Serial Henry admired Metternich, the 19th-century Austrian diplomat renowned in his day for the most pathological duplicity the world had yet known. As Secretary of State he misled Congress concerning our government's secret war in Cambodia, in which he personally orchestrated a terror-bombing campaign that killed tens of thousands, ushering in the victory of the heinous Pol Pot regime. He helped engineer and later deny responsibility for the murderous Chilean coup which overthrew democracy in that country, killing sixty thousand. The extent of his involvement in the Watergate burglaries was never satisfactorily explained. Rumor was rife among the cognoscenti that the secretive Vice President had personally selected him to head the commission.
"Vot do you vant?," inquired Henry of the terrorists, one sunny afternoon at New Camp X-Ray. "Medical ben-e-feets? Ein vour-oh-von-kay?" Smiling he added, "Higher vages?"
Mary Ann was distracted by the man's appearance. She was certain she knew him from somewhere. Of course! Her favorite movie, from before their shipwreck: Dr. Strangelove. Here he was, in the flesh, asking questions about their strike.
They were unsure how to answer. Truth was, they hadn't considered it.
"No," replied Gilligan, thoughtfully. "We don't want any wages at all."
Henry raised an inquisitive eyebrow.
Mary Ann nodded. Hesitantly she added, "We want people to behave responsibly."
Henry smiled. "I zee. Und vat does dis 'responsibly' mean, eh?," he asked.
They thought that over, looking to each other for support.
"Well," replied Gilligan. "We want the cave shelter completed before any other projects."
Henry scribbled into a small leather-bound notebook. "I zee," he said.
Mary Ann nodded. "We want our food and water supplies protected," she added.
Henry nodded, scribbling. "Go on," he said.
Gilligan agreed. "We want the public good to come first," he said.
Henry raised one eyebrow, scribbling.
Mary Ann hesitated, then spoke out boldly. "We want the island to be owned by no-one, and shared by all, for the benefit of all," she concluded. Gilligan nodded in support. "The way it was before the end of the world," he said.
Henry finished scribbling, shutting his notebook with a slap and a satisfied smile. He'd collected all the information he required. His report to the President was simple and unequivocal.
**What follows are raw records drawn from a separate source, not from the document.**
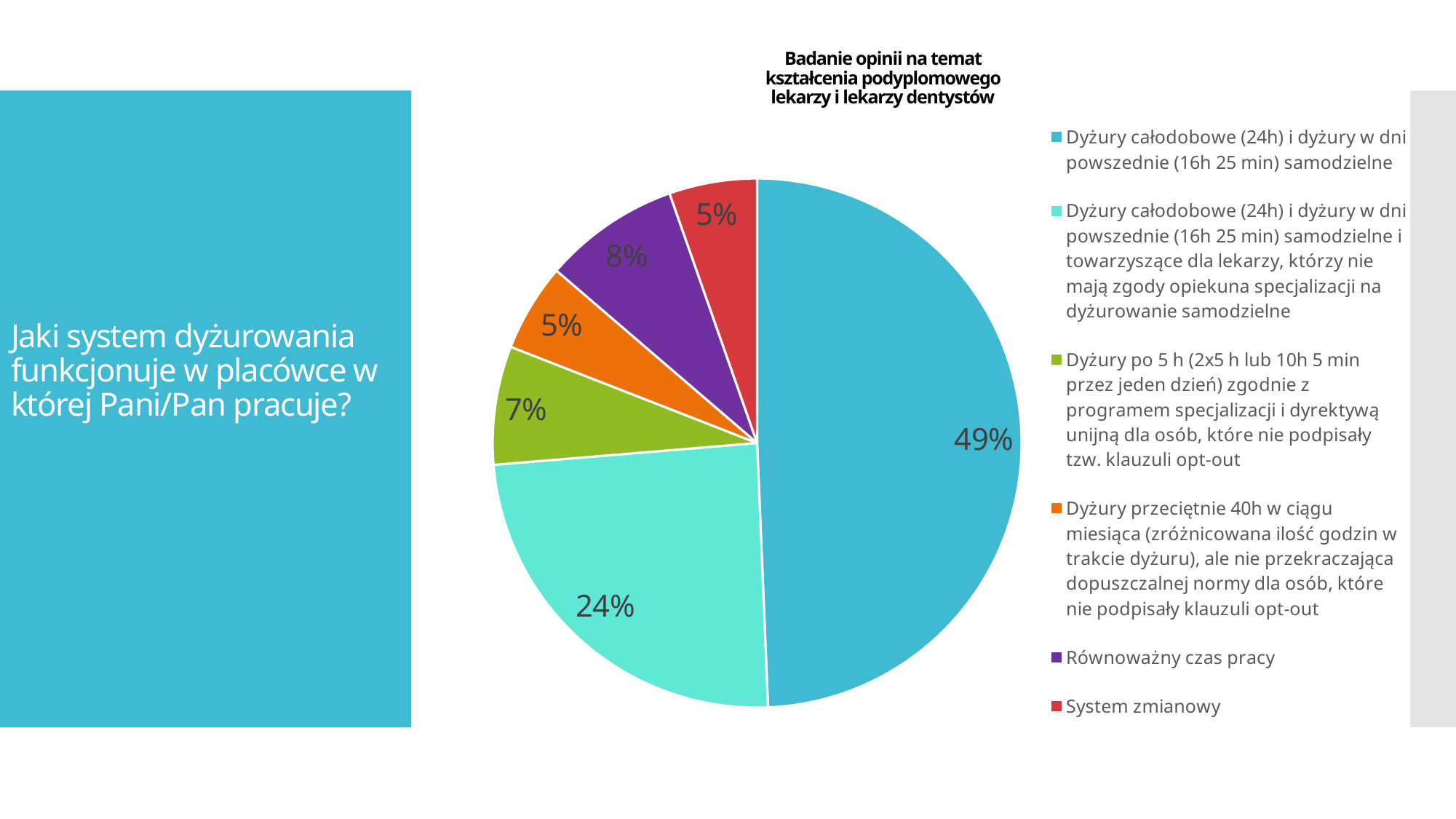
What share of the pie is labelled "System zmianowy"? 5% What is the share of the largest slice? 49% What share of the pie is labelled "Równoważny czas pracy"? 8% Which category has the largest slice of the pie? Dyżury całodobowe (24h) i dyżury w dni powszednie (16h 25 min) samodzielne What is the title of the chart? Badanie opinii na temat kształcenia podyplomowego lekarzy i lekarzy dentystów What kind of chart is shown on the slide? pie chart How many slices does the pie chart have? 6 What percentage is shown for "Dyżury przeciętnie 40h w ciągu miesiąca..."? 5% How many entries does the legend list? 6 What percentage is shown for "Dyżury po 5 h (2x5 h lub 10h 5 min przez jeden dzień)..."? 7% Which is larger: the slice for "Równoważny czas pracy" or the slice for "System zmianowy"? Równoważny czas pracy What is the difference in percentage points between the 49% slice and the 24% slice? 25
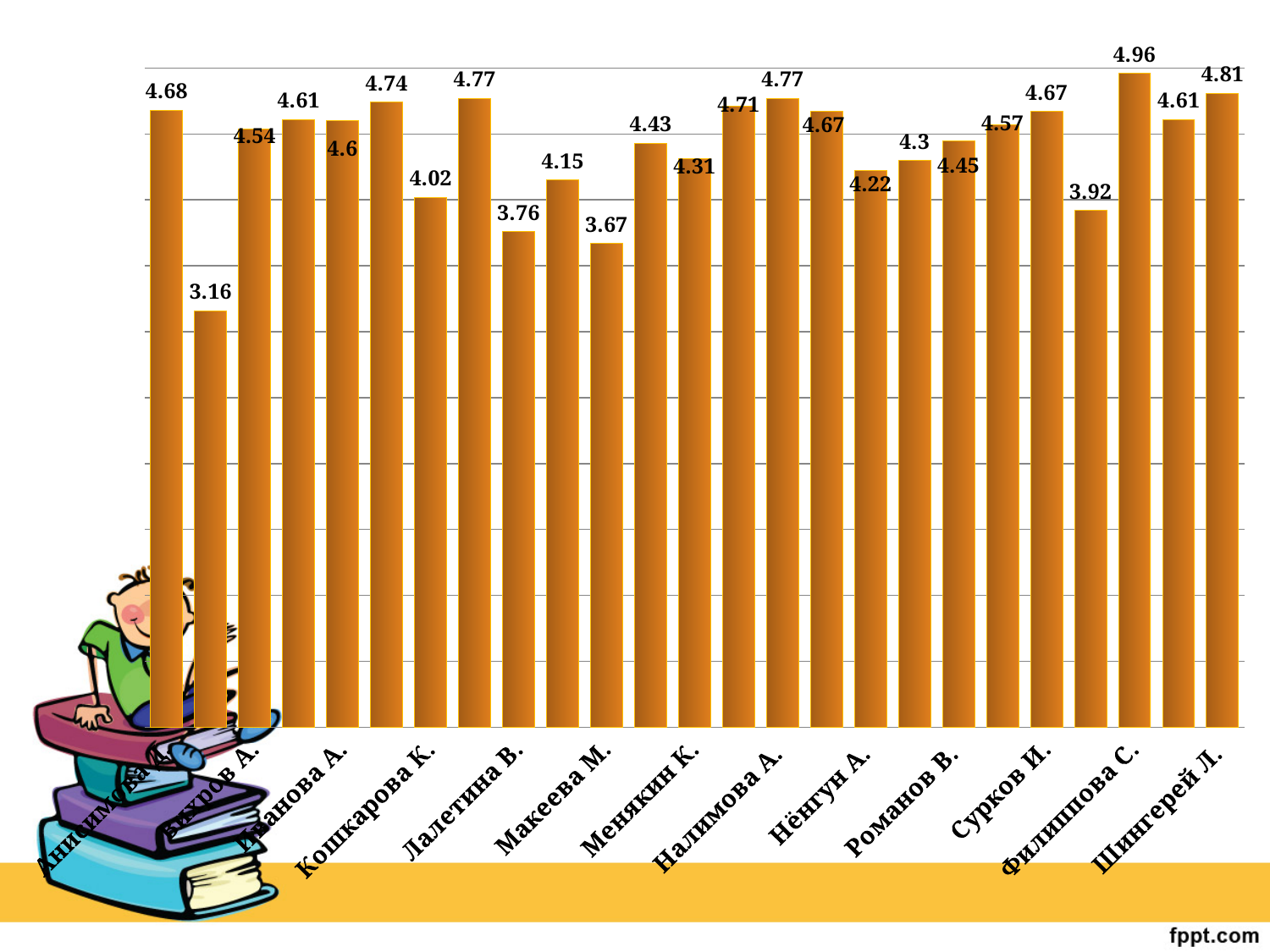
What is the value of the bar for Макеева М.? 3.67 What is the lowest value shown on any bar in the chart? 3.16 What is the value of the bar for Сурков И.? 4.67 What is the difference between the values for Филиппова С. and Шингерей Л.? 0.15 Which labelled category has the highest bar in the chart? Филиппова С. What is the value of the bar for Шингерей Л.? 4.81 Which has a larger value, Налимова А. or Кошкарова К.? Налимова А. What is the value of the bar for Филиппова С.? 4.96 What is the value of the bar for Кошкарова К.? 4.02 What is the value of the bar for Налимова А.? 4.77 What type of chart is shown on the slide? bar chart How many bars are plotted in the chart? 25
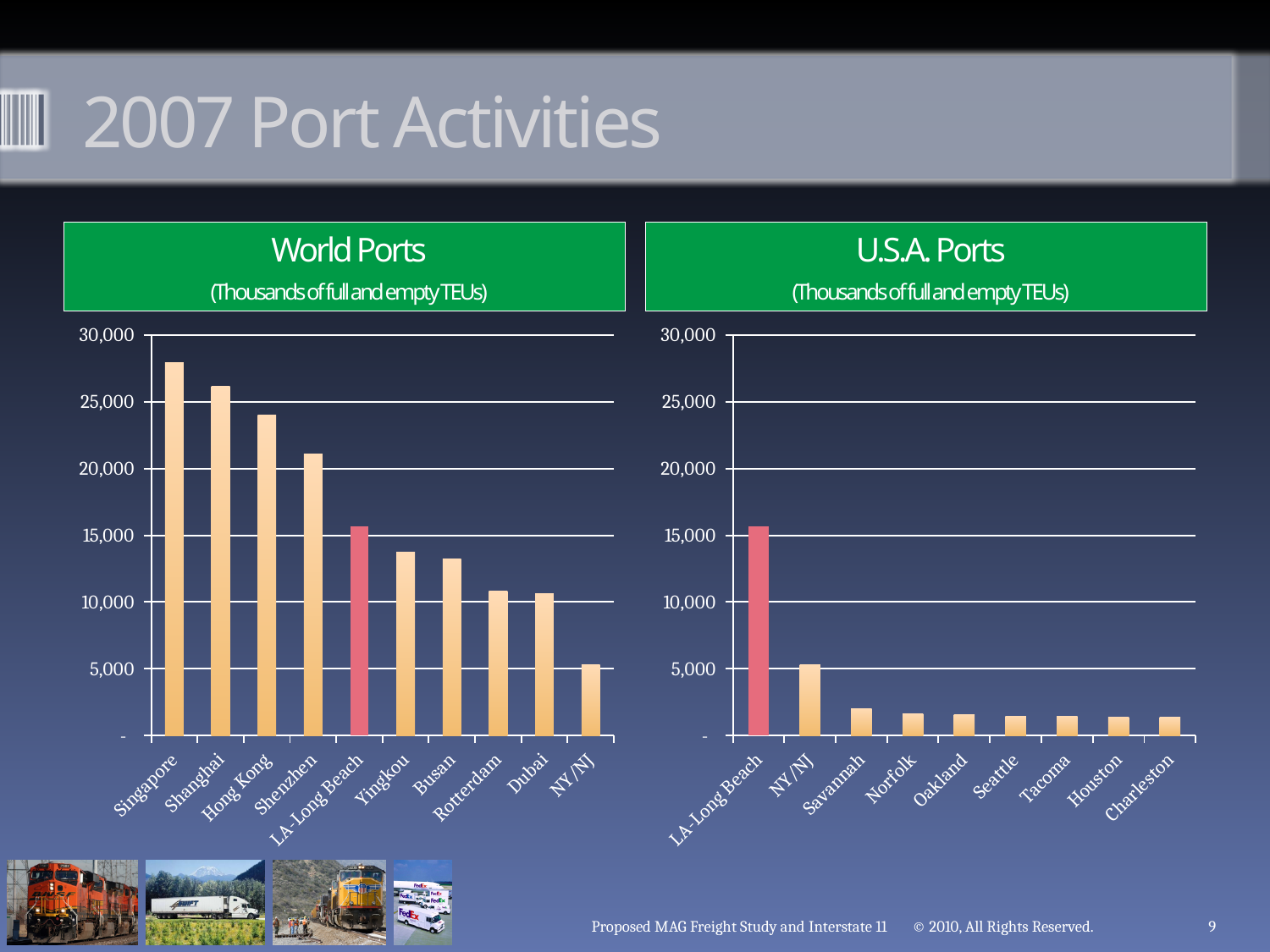
What kind of chart is the World Ports chart? bar chart In the World Ports chart, is the value for Singapore greater or less than 25,000? greater In the World Ports chart, which port has the lowest value? NY/NJ In the U.S.A. Ports chart, which port has the highest value? LA-Long Beach How many ports are shown in the World Ports chart? 10 In the U.S.A. Ports chart, do the values rise or fall from left to right? fall In the World Ports chart, is the value for Busan greater or less than 15,000? less What unit is given in the subtitle of the U.S.A. Ports chart? Thousands of full and empty TEUs In the World Ports chart, which port has the highest value? Singapore In the World Ports chart, which is larger, the value for Shanghai or the value for Hong Kong? Shanghai How many ports are shown in the U.S.A. Ports chart? 9 In the U.S.A. Ports chart, is the value for Savannah greater or less than 5,000? less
"Mister Prezident, dese terrorists are, of courze, un-re-con-ztructed Communists," and here he paused in mid-sentence to nod, smiling, "of dee old zgool. Dey belief in bureaucracy, Mister Prezident. Dey belief in red tape. Dey disrespect prifate property, und order." He shifted excitedly in his chair. "Dey are subverzives, Mister Prezident. Dey are, quite probaply, ein zleeper zell, left ober vrom dee Colt Var, mit zecret orders, rezeived from Moscow, quite probaply by short wave, und zome kind of code, perhaps az long ago ass dee zixties."
The President and his advisers were aghast. The President looked grim. "Not on my watch," he said with resolve.
Turd Blossom smiled. Just what the doctor ordered.
Serial Henry smiled. Mary Ann and Gilligan were the same kind of people he'd eliminated by the tens of thousands during his time in power. These were just two more.